**Work to be completed**
Each line from the one that contains "How far from the observer" to the end of the material must be set down exactly, and no line before it.

**Stored records**
......

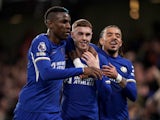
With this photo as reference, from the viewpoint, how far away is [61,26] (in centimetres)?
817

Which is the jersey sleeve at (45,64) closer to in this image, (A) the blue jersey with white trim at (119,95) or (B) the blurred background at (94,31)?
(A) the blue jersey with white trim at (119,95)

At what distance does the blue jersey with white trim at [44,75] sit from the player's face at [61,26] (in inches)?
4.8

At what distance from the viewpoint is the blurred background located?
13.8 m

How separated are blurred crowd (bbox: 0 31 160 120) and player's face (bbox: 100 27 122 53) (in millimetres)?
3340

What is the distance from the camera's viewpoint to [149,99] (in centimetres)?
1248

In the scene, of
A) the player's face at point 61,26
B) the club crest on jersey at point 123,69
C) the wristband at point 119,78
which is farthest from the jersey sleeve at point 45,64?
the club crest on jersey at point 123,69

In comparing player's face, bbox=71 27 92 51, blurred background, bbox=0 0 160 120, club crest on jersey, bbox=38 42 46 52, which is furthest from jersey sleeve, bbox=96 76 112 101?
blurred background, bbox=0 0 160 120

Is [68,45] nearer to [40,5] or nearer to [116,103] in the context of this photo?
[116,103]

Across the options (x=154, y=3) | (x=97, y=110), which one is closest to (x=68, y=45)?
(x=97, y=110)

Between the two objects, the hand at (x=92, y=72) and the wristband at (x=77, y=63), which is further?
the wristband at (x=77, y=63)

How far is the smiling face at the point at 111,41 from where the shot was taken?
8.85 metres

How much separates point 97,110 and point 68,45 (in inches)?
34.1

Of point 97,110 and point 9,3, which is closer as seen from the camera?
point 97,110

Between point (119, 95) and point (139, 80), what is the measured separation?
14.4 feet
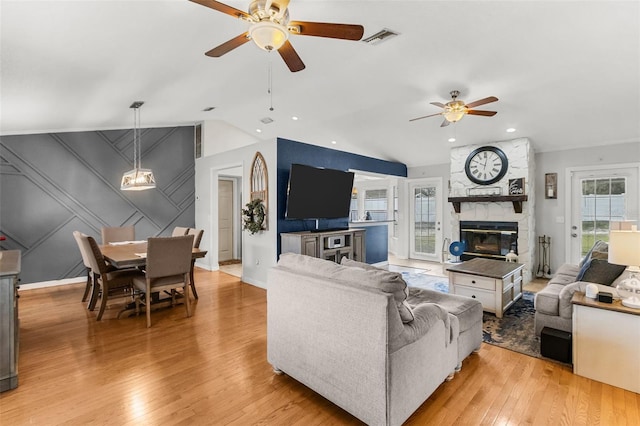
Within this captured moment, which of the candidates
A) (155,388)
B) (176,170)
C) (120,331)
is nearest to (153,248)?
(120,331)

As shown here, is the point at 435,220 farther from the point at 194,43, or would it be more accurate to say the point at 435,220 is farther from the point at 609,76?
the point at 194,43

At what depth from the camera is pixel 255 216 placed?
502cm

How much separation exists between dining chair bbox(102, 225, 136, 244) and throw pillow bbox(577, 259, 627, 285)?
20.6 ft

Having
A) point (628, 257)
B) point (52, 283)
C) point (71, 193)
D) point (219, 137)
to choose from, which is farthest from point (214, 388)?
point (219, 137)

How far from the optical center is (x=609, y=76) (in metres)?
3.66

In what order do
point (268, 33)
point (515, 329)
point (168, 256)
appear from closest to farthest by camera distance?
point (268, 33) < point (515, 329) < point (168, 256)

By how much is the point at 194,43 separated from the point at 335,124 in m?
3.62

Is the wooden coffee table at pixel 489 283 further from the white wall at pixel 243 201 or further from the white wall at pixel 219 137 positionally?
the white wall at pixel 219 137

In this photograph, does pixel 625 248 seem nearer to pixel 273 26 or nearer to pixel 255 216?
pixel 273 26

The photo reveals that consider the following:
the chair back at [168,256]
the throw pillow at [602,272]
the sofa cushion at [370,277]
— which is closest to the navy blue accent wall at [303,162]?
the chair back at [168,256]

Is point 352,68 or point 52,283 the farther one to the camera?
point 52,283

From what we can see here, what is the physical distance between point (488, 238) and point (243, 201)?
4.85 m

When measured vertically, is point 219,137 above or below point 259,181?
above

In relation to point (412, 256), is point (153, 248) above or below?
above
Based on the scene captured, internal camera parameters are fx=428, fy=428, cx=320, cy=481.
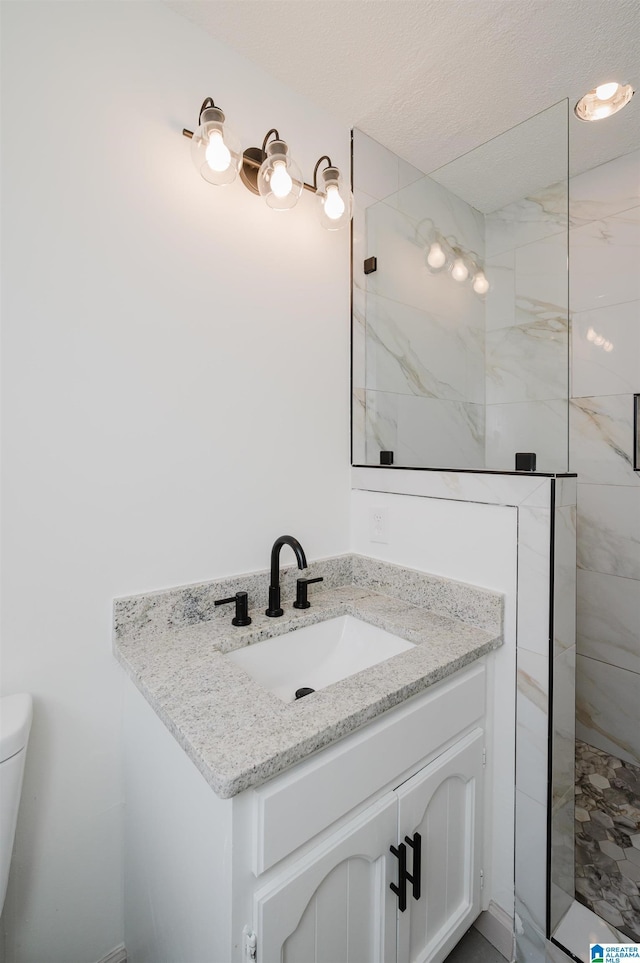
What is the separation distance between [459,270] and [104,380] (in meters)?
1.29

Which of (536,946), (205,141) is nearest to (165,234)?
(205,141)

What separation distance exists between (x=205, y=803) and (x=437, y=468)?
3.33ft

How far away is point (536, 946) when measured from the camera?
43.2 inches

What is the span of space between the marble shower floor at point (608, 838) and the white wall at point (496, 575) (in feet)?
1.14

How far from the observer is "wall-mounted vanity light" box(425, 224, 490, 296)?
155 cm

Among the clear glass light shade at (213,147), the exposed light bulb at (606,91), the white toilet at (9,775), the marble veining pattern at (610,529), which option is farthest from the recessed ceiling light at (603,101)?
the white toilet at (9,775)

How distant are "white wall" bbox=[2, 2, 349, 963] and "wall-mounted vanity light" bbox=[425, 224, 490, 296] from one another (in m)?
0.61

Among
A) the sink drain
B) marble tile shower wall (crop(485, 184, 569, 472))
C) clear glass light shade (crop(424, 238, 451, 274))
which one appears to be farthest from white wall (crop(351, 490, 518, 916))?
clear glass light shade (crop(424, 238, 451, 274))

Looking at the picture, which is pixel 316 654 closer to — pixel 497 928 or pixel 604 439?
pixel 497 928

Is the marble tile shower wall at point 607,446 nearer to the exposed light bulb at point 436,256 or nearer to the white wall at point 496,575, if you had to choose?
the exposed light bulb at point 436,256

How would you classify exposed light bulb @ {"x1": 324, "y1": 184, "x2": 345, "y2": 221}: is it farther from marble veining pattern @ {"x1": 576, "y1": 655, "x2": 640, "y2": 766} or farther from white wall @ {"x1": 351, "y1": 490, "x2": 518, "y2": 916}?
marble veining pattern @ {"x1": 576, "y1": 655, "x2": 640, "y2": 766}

......

**Written response**
How far from the observer is "wall-mounted vanity light" box(425, 224, 490, 296)?
155 cm

Among the clear glass light shade at (213,147), the exposed light bulb at (606,91), the white toilet at (9,775), the marble veining pattern at (610,529), which option is farthest from the recessed ceiling light at (603,101)?
the white toilet at (9,775)

How distant are "white wall" bbox=[2, 2, 349, 963] and "wall-mounted vanity light" bbox=[425, 224, 490, 296] from one another (in m)?
0.61

Among
A) the sink drain
B) marble tile shower wall (crop(485, 184, 569, 472))
C) clear glass light shade (crop(424, 238, 451, 274))
which one appears to be farthest from white wall (crop(351, 490, 518, 916))?
clear glass light shade (crop(424, 238, 451, 274))

Looking at the picture, which is pixel 316 654 closer to — pixel 497 928 or pixel 604 439?
pixel 497 928

Is the marble tile shower wall at point 607,446 nearer to the exposed light bulb at point 436,256 or nearer to the white wall at point 496,575, if you had to choose?
the exposed light bulb at point 436,256

How would you classify exposed light bulb @ {"x1": 324, "y1": 184, "x2": 345, "y2": 221}: is it farther from marble veining pattern @ {"x1": 576, "y1": 655, "x2": 640, "y2": 766} or farther from white wall @ {"x1": 351, "y1": 490, "x2": 518, "y2": 916}?
marble veining pattern @ {"x1": 576, "y1": 655, "x2": 640, "y2": 766}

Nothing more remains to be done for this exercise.